# Feeding crickets



## patsyking (Dec 28, 2007)

I buy crickets to feed my T's with and I give the crickets food, lettuce, fish flakes, dried milk powder, apple and orange and I buy the bran for the bottom of the cricket keeper. I've read somewhere ( but can't remember where) that crickets should'nt have citrus fruit, is that right? What else could I give my crickets so that they are a good nutritious meal for my T's? Any help greatly appreciated.


----------



## joe0709 (Sep 22, 2007)

thay love carrot and potato


----------



## iiisecondcreep (Oct 29, 2007)

Brussel sprouts!


----------



## drpjtaylor (Feb 26, 2008)

I feed crickets to my fire bellied toads. I give them a couple of slices of carrot, this seems to give them all the moisture they need and keeps them alive. Apparently the carotine they take in helps the toads keep their bright colouring. I've also tried lettuce but find that the crickets gorge themselves on it, they then get too big too soon.


----------



## Lekgolo (Feb 14, 2008)
::::
■ **Task**:
Continue the forum thread on feeding crickets from the point where it stops. The records below have nothing to do with this.

Dataset entries
::::
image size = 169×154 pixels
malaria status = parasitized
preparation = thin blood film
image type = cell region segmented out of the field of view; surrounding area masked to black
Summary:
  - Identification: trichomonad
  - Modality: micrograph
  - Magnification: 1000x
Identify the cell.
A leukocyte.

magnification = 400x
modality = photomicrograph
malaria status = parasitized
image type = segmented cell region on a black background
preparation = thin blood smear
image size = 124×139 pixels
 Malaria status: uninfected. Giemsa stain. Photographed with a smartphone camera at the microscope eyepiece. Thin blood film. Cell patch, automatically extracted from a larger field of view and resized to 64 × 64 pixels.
::::
■ **Exercise output**:
hey dont use lettus as most of it is non-nutritious (mainly water) I buy dry cat food and mix it with powdered milk and a multi-vit supliement 10 parts milk powder to 1 part multi-vit powder also any raw vegie scraps are good like carrot peel also if u wet a bit of kitchen roll and place the food on it it will keep it fresher for longer i.e. bits of apple, also have to bowls one dry food and one fresh food. (hope some of this helps I managed to get my own cricket colony going buy following the above lol) also aslong as size doesnt matter the bigger the cricket the more likely it is to be nutricious (only the strongest survive :lol2: as crickets are highly cannibilistic then then the bigger the better)


----------



## patsyking (Dec 28, 2007)

Thanks everyone for your help, much appreciated.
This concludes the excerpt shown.